SOURCE EXCERPT
● ● ●
By executing an entrypoint, **MLProject** checks package dependencies (see **python_env.yaml**) and proceeds to install them.

## Data format

Our pipeline is capable of processing multiple files from different or same countries. 

Data must: 

* all be in a single directory provided at user input (dir_in) 

* be in csv format 

* contain one datetime column (named "Start") and one column containing energy load data (named "Load")

* be in 1-hour interval

* be named after the country name (e.g Greece) or code (e.g GR) they represent

## Usage

As mentioned, **MLProject** offers a wide range of parameters that should be tuned, with regards to each stage in pipeline.
● ● ●
PROBLEMS
a. List every requirement that the MLProject excerpt sets for input files.
b. Reproduce the MLProject excerpt from "By executing an" up to and including "user input (dir_in)".
c. Answer these questions using the MLProject excerpt, one answer per line:
(i) Which file does MLProject check for package dependencies?
(ii) At what time interval must the input files be?
(iii) What must the column containing energy load data be named?
The data on this page has no connection to the MLProject excerpt.
● ● ●
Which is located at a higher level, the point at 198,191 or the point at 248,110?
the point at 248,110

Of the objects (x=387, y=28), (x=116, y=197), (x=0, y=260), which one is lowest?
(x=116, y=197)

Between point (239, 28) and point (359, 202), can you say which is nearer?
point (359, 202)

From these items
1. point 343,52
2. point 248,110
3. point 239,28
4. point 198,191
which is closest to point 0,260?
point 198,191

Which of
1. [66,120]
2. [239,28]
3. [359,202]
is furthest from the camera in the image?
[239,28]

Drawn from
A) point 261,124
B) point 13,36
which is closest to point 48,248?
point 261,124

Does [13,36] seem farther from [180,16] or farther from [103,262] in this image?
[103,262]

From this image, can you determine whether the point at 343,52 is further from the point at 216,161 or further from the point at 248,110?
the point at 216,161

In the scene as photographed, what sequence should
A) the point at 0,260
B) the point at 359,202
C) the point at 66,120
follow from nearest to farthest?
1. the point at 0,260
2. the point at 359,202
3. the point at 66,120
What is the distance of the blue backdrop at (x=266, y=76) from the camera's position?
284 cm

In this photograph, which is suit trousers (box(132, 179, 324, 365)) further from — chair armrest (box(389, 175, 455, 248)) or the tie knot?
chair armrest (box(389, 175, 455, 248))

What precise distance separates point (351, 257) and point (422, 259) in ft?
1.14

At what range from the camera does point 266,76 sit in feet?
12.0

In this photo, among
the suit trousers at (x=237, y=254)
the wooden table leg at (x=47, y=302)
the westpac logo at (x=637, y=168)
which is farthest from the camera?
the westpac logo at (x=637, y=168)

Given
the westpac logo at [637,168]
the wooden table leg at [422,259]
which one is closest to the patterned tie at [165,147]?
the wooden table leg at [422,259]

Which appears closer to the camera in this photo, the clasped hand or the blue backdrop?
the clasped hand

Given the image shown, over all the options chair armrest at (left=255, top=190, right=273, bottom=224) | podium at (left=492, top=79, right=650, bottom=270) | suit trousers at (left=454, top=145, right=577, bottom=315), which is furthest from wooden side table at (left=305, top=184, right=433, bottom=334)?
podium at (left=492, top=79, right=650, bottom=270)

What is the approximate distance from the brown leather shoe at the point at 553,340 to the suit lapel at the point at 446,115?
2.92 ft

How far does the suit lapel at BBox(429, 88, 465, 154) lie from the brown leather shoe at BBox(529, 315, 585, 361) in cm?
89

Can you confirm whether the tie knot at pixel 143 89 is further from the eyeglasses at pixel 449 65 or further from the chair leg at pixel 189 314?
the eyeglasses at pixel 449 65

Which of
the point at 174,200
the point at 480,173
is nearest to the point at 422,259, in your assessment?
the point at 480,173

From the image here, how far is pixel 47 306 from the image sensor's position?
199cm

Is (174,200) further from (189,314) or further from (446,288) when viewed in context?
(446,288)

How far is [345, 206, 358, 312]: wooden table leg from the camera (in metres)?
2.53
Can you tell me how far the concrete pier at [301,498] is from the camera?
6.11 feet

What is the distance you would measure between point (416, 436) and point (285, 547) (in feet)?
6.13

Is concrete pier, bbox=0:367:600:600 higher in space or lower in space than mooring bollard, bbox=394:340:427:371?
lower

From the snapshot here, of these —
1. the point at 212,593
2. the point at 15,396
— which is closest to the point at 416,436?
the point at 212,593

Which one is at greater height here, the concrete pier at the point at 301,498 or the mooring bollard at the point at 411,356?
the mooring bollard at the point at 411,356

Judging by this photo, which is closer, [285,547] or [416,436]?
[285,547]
● ● ●
SOLUTIONS TO THE TASKS
a.
- All be in a single directory provided at user input (dir_in)
- Be in csv format
- Contain one datetime column (named "Start") and one column containing energy load data (named "Load")
- Be in 1-hour interval
- Be named after the country name (e.g. Greece) or code (e.g. GR) they represent

b.
By executing an entrypoint, **MLProject** checks package dependencies (see **python_env.yaml**) and proceeds to install them.

## Data format

Our pipeline is capable of processing multiple files from different or same countries. 

Data must: 

* all be in a single directory provided at user input (dir_in)

c.
(i) python_env.yaml
(ii) A 1-hour interval
(iii) "Load"